Spaced coils allow you to make coils without the need for dry burning.


----------



## BigGuy

Hi ladies and gents just another how to and in my opinion the best method to wick all these new Velocity styled decks with juice channels.

Reactions: Like 4


----------



## BigGuy

Hi ladies and gents here is my review on the Limitless XL please excuse all the hhhmmm and hhhaaaass im not used to doing these things but will get some new equipment to do better reviews after Vapecon.


----------



## Dubz

@BigGuy how do you find the condensation on top of the mod due to the airflow being under the tank?


----------



## BigGuy

@Dubz I cant say i have noticed any due to the way i vape, i tend to let go the power and carry on inhaling as to draw all the vapour in. But will monitor it for you.


----------



## Dubz

BigGuy said:


> @Dubz I cant say i have noticed any due to the way i vape, i tend to let go the power and carry on inhaling as to draw all the vapour in. But will monitor it for you.


Thanks @BigGuy .


----------



## BigGuy

Hi guys sorry it took so long but i was waiting for my web cam. Here is in my opinion the best way to wick the single coil on the Limitless XL. I have done a video for the dual coil as well and it is busy uploading.

Reactions: Like 2 | Winner 1


----------



## BigGuy

As promised my opinion on how to wick up the Dual coil for the Limitless XL.

Reactions: Like 1 | Winner 1


----------



## Tank88

Hi @BigGuy, could you maybe give me some pointers or do a video on wicking the Griffin 25 mini. I've tried a few different techniques and watched pretty much all the tutorials on YouTube and I'm still getting some leakage. Thanks man

Reactions: Like 1


----------



## BigGuy

@Tank88 Will do

Reactions: Like 1


----------



## BigGuy

As promised a video on the new Transformer RDA


----------



## Deckie

BigGuy said:


> As promised a video on the new Transformer RDA



Thanks @BigGuy , great review, short sweet & to the point. Mine arrives today & it was nice to see a little insight

Reactions: Thanks 1


----------



## BigGuy

Hi guys and gals here is the video as promised on the IJoy Combo RDTA.

Reactions: Like 3


----------



## Anneries

Thank you @BigGuy practiced two of your tips this morning, spaced coils and inserting them into my Crius V3, really saved me time, the spaced coils is so easy, and fast, literally takes the time to wrap one coil to do two, then just the compression on each. 

Again, thank you a lot from a noob still getting the hang of everything.

Reactions: Like 1 | Thanks 1


----------



## dastrix550

@BigGuy, not just a pretty face.

Reactions: Funny 2


----------



## BigGuy

Review on the FUJI GTA by Digiflavor.

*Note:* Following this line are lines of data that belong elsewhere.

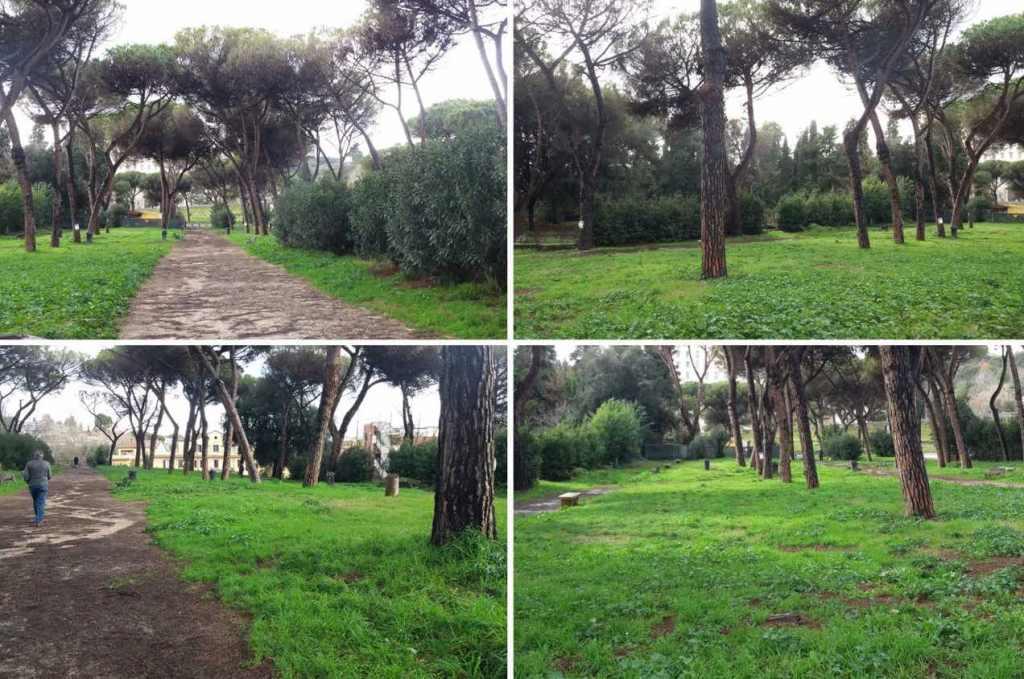 alberi-verde-viali-erba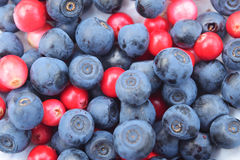 Bär tranbär, blåbär Fotografering för Bildbyråer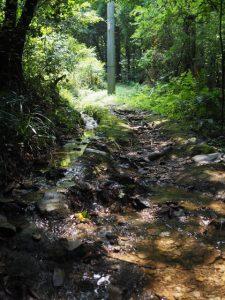 神前神社(皇大神宮 摂社)への小道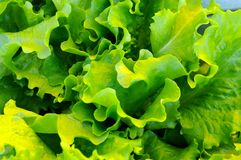 De Dagen van de salade stock fotografie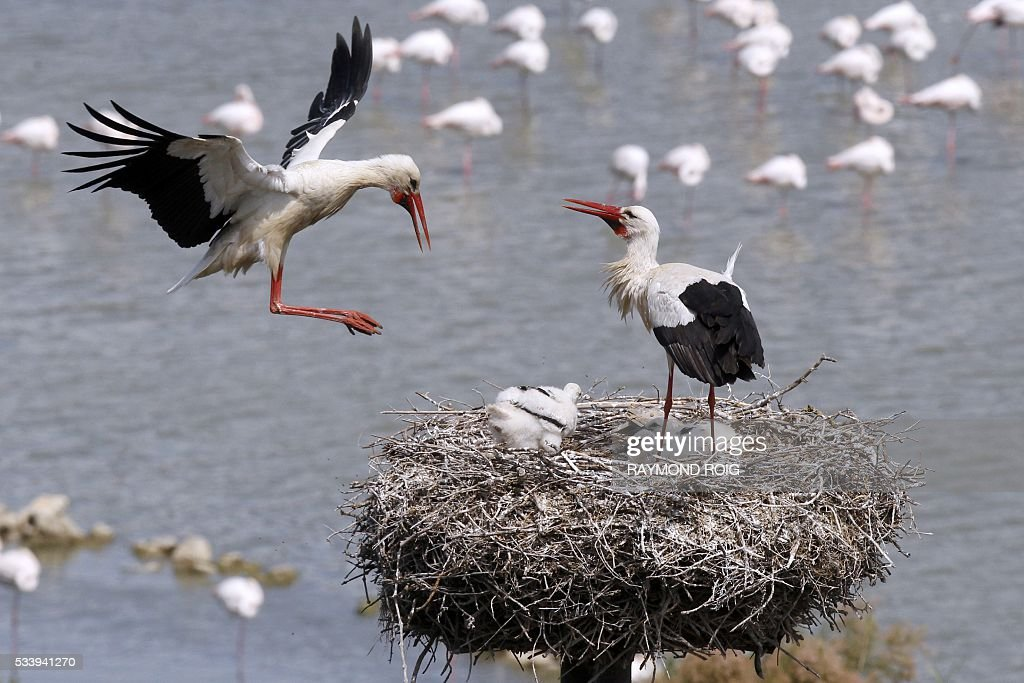 Ciconia (Storks) look after their young in the grounds of the African Reserve (Réserve Africaine ) wildlife park in Sigean, southern France on May 24, 2016. / AFP / RAYMOND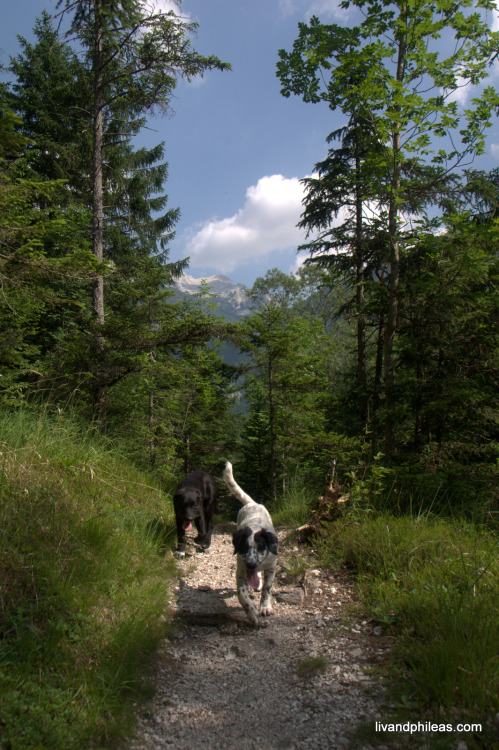 Triglavski NP, Slovenia, 20-22/6/2012 Follow Liv & Phileas on Facebook, Google+, Twitter, 500px, Flickr, Tumblr or Panoramio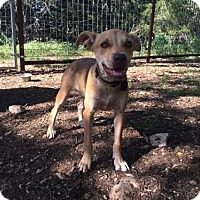 Adopt A Pet :: Ruby - Helotes, TX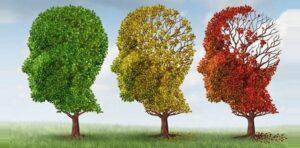 hindistan cevizi yağı ile alzheimerin etkileri ve belirtilerini geriletebilirsiniz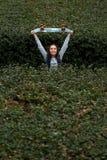 Mujer joven sonriente que salta entre los arbustos verdes Fotografía de archivo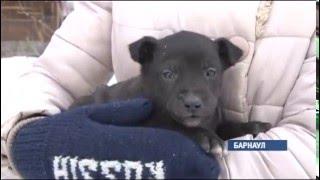 Полицейские разыскивают в Барнауле возможных свидетелей убийства бездомного щенка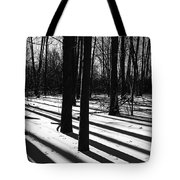 Shadows And Tracks Tote Bag
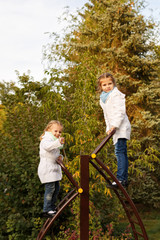 Sisters swarms up ladder on playground.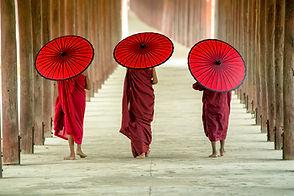 Monjes budistas con paraguas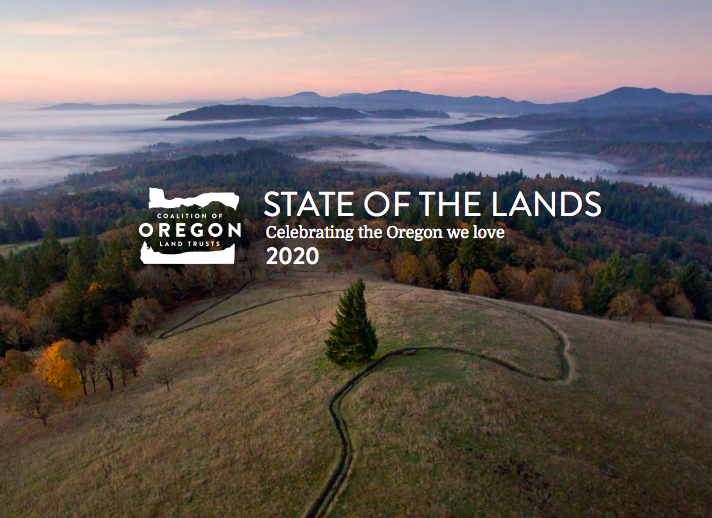 State of the Lands 2020 cover
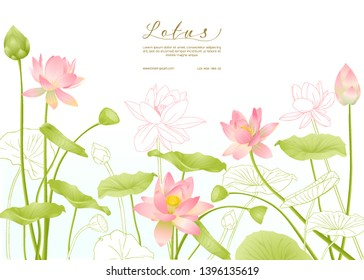 Lotus flowers.  Template for wedding invitation, greeting card, banner, gift voucher with place for text. Colored and outline design. Vector illustration.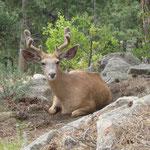 Ein Hirsch der uns gespannt beobachtet...
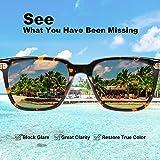 Zoom IMG-2 carfia occhiali da sole uomo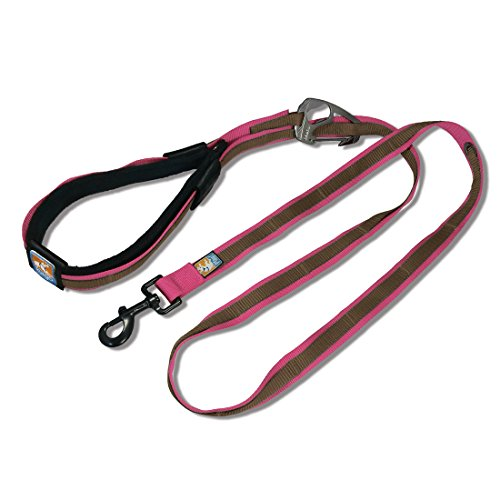 Kurgo Quantum Leash Size Honeysuckle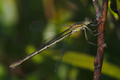 Lestes virens female.png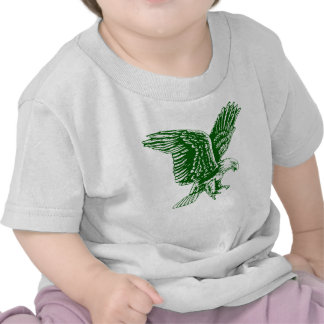 The Nigerian Super eagle fans gift ideas T-shirt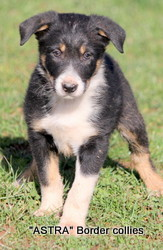 Triclour male, Smooth to medium coat, border collie puppy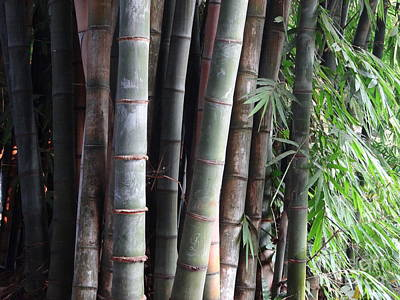 Photograph - Doon School Bamboos 4 by Padamvir Singh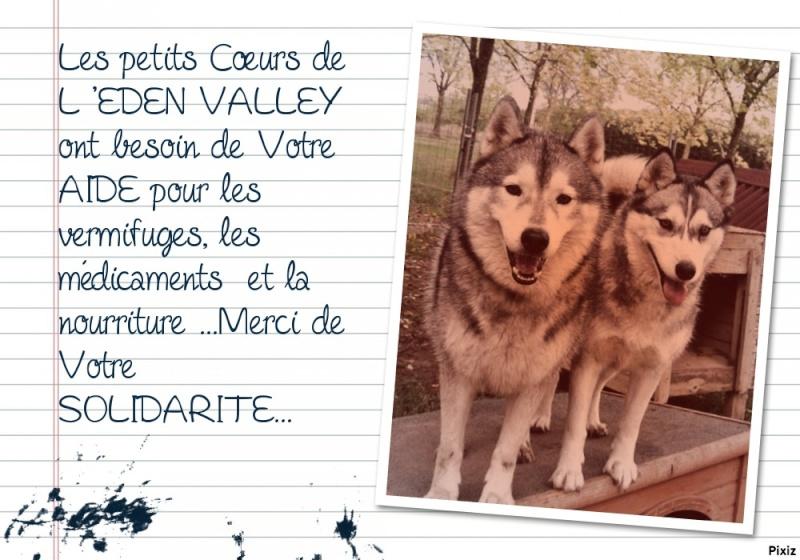 URGENCE chiens à placer  L EDEN VALLEY.ASSOCIATION (26) 72c90c10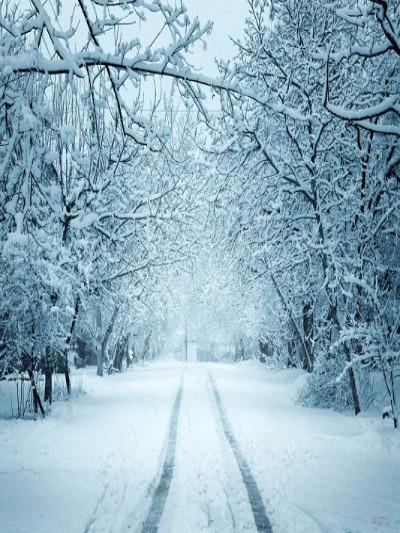 Katebackdrop£ºKate Winter Scenery Snow Road Forest Photography Backdrop
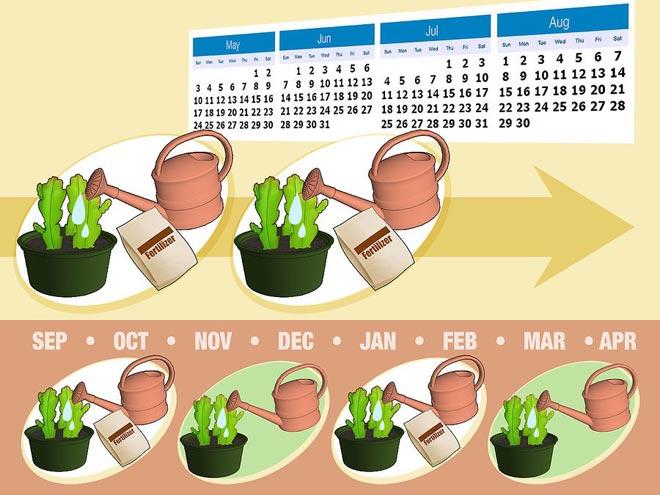 подкормка кактуса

My opinion the perfect single coil tank for the beginner to the advanced user.


----------



## Vape_r

Could you do a wicking video on the Griffin 25 mini?


----------



## dastrix550

Vape_r said:


> Could you do a wicking video on the Griffin 25 mini?



Think this might help.


----------



## BigGuy

@dastrix550 thanks but that video wont help its a different styled deck. ill do one tomorrow @Vape_r

Reactions: Thanks 1


----------



## Jebula999

BigGuy said:


> Hi ladies and gents here is my review on the Limitless XL please excuse all the hhhmmm and hhhaaaass im not used to doing these things but will get some new equipment to do better reviews after Vapecon.




Hey man,

Just a note i would like to mention with the limitless mod.

In the vid i see the mod is set to "SO" which is Soft Mode. So with the mod firing at 200W im not sure if it is a true 200W.
I have been using the mod a few weeks now, and the 3 modes "SO" "ST" and "PO" seem to change the Voltage the mod produces.

Say in "ST" mode (Standard) the voltage is 4V @100W, "SO" will be 3.5V @100W and "PO" will be 4.5V @100W.

Really strange they did this IMHO, as unless you use it in "ST" mode you not really getting the Wattage you select -_-


----------



## BigGuy

Don't forget tonight at 8:30pm I will be doing another live session on our facebook page. Tonight's discussion is about new products and i will discussing Mechanical mods and running through safety. I will have a few prizes available as well.

Reactions: Like 3


----------



## Silver

Thanks @BigGuy 
Please can you post a link here to the video afterward (if possible) so we can watch it later if we can't watch it live. I would like to see


----------



## ShamZ

Silver said:


> Thanks @BigGuy
> Please can you post a link here to the video afterward (if possible) so we can watch it later if we can't watch it live. I would like to see



Yes thanks @BigGuy . I would also appreciate if you uploaded the video here if you get a chance. I am one of those freaks who never had facebook. My face would probably tear the book


----------



## BigGuy

Don't forget tonights live feed on the Sir Vape facebook page we will be reviewing some new items the IJOY RDTA 5 as well as the Vandy Vapes ICON RDA. General chat and new juices that have arrived in store.


----------



## BigGuy

Hi ladies and gents, this week Hugo and myself are heading down to Cape Town for a short holiday so i cant guarantee that i will be able to do a live feed this week. What i might do is on Thursday night depending on internet speed where we are staying get on and say hi and get Hugo in front of the camera.

But i will let you know.

Reactions: Like 1


----------



## BigGuy

I would like to try something different for tomorrows feed. not only will i give away the prize at the end i will also give a prize to one person who asks a question.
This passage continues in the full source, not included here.